*** EXTRACT Section Begins ***

Only last week's late-season snowstorm prevented the overlap of the past and future of Niagara County environmental disasters.
Tuesday's blast of winter scrubbed a public hearing scheduled for that night at Lewiston-Porter High School, at which residents of both towns would have gotten their chance to tell officials of the state Department of Environmental Conservation exactly what they think of the plan to keep the nearly full Chemical Waste Management landfill open into perpetuity. Under the DEC proposal released in November, the agency would ignore a 17-year-old legislative mandate to find spots other than CWM's 700-acre facility, and instead formally designate it as the only government-approved resting place for toxic waste generated in 30 states and Canada.
A day later, the federal Environmental Protection Agency proposed removing Love Canal, the primitive ancestor of CWM's toxic wasteland at Model City, from its list of Superfund sites.
The EPA announcement was little more than a formality. The agency will continue monitoring test wells in the area, which is about all it's done in the years since the cleanup was completed. Since the agency hasn't been doing much or spending anything in the recent past, the proposal met with a collective yawn from the people who bought the refurbished homes adjacent to the fenced-off "containment area" that surrounds Love Canal.
"I'm not concerned about anything happening again," said Eric Bluff, who has lived across the street from the site of the demolished 93rd Street School for five years. "I love it here."
Even some who experienced Love Canal's impact barely shrugged when told of the EPA's decision.
Craig Rice grew up in the neighborhood, and was only 13 when his father died of spider cancer of the brain in the 1960s. He tells a story common among people who lived in the area before Love Canal became a nationally known name.

*** EXTRACT Section Ends ***
*** MATERIAL SUPPLIED Section Begins ***

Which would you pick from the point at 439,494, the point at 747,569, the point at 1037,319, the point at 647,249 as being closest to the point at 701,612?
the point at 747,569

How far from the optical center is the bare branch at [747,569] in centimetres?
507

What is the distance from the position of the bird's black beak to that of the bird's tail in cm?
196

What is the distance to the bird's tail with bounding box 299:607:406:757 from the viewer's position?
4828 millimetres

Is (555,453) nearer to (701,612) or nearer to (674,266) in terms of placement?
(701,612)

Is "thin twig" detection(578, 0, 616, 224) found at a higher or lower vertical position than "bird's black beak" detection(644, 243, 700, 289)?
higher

*** MATERIAL SUPPLIED Section Ends ***
*** MATERIAL SUPPLIED Section Begins ***

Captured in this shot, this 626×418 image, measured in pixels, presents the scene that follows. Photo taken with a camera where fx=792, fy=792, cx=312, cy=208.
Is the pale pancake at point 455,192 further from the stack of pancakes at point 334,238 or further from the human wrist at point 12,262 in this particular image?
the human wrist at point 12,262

*** MATERIAL SUPPLIED Section Ends ***

TASKS TO CARRY OUT
(1) Quote the passage in the Niagara County article starting at "Tuesday's blast of" and ending at "states and Canada.".
(2) According to the Niagara County article, why did the EPA's proposal to remove Love Canal from its Superfund list draw a collective yawn from nearby homeowners? Answer in one to three sentences.

ANSWERS TO THE EXERCISES
(1)
Tuesday's blast of winter scrubbed a public hearing scheduled for that night at Lewiston-Porter High School, at which residents of both towns would have gotten their chance to tell officials of the state Department of Environmental Conservation exactly what they think of the plan to keep the nearly full Chemical Waste Management landfill open into perpetuity. Under the DEC proposal released in November, the agency would ignore a 17-year-old legislative mandate to find spots other than CWM's 700-acre facility, and instead formally designate it as the only government-approved resting place for toxic waste generated in 30 states and Canada.

(2) The agency had not been doing much or spending anything there in the recent past. Since the cleanup was completed, it had done little more than monitor test wells, and it will keep doing that. The announcement was therefore little more than a formality.